:: Data for this exercise

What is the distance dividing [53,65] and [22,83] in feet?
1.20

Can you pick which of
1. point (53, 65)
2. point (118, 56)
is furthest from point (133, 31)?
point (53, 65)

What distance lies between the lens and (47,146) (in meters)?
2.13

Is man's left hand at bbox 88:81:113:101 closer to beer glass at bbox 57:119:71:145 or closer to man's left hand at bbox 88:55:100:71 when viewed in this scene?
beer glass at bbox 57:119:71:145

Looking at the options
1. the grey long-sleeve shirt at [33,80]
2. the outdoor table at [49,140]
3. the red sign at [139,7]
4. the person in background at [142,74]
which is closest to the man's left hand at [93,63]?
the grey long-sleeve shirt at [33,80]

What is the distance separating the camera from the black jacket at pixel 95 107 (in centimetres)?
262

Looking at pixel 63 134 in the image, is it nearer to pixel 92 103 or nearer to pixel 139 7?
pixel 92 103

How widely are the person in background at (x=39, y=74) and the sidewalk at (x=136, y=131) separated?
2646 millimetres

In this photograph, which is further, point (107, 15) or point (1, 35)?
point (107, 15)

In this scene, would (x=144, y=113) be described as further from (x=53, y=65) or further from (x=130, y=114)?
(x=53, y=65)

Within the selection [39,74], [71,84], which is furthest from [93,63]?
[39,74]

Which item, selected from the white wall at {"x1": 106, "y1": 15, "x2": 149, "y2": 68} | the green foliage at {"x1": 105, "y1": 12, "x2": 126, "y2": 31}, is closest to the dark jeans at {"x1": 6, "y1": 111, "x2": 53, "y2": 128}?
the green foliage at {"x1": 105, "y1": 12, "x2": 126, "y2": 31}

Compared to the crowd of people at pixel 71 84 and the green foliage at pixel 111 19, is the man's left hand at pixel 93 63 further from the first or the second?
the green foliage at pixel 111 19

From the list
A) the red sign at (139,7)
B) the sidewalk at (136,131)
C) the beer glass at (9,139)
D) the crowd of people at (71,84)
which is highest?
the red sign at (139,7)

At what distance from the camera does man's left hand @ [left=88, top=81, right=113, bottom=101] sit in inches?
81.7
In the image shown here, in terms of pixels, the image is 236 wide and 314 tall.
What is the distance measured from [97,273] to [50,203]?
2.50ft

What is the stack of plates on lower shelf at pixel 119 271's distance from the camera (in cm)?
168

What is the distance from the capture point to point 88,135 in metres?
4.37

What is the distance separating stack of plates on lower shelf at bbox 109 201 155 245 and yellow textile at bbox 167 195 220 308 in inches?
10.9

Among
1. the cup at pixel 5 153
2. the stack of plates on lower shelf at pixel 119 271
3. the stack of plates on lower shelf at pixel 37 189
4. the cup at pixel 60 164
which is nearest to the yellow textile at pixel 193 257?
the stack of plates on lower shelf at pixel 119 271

::::

## Exercise:
Format the records as a Markdown table with the columns Row and Line. Begin at the line that contains "In the image shown", continue through the end of the records, number each row, and skip blank lines.

## Correct output:
| Row | Line |
|---|---|
| 1 | In the image shown here, in terms of pixels, the image is 236 wide and 314 tall. |
| 2 | What is the distance measured from [97,273] to [50,203]? |
| 3 | 2.50ft |
| 4 | What is the stack of plates on lower shelf at pixel 119 271's distance from the camera (in cm)? |
| 5 | 168 |
| 6 | What is the distance from the capture point to point 88,135 in metres? |
| 7 | 4.37 |
| 8 | What is the distance separating stack of plates on lower shelf at bbox 109 201 155 245 and yellow textile at bbox 167 195 220 308 in inches? |
| 9 | 10.9 |
| 10 | Among |
| 11 | 1. the cup at pixel 5 153 |
| 12 | 2. the stack of plates on lower shelf at pixel 119 271 |
| 13 | 3. the stack of plates on lower shelf at pixel 37 189 |
| 14 | 4. the cup at pixel 60 164 |
| 15 | which is nearest to the yellow textile at pixel 193 257? |
| 16 | the stack of plates on lower shelf at pixel 119 271 |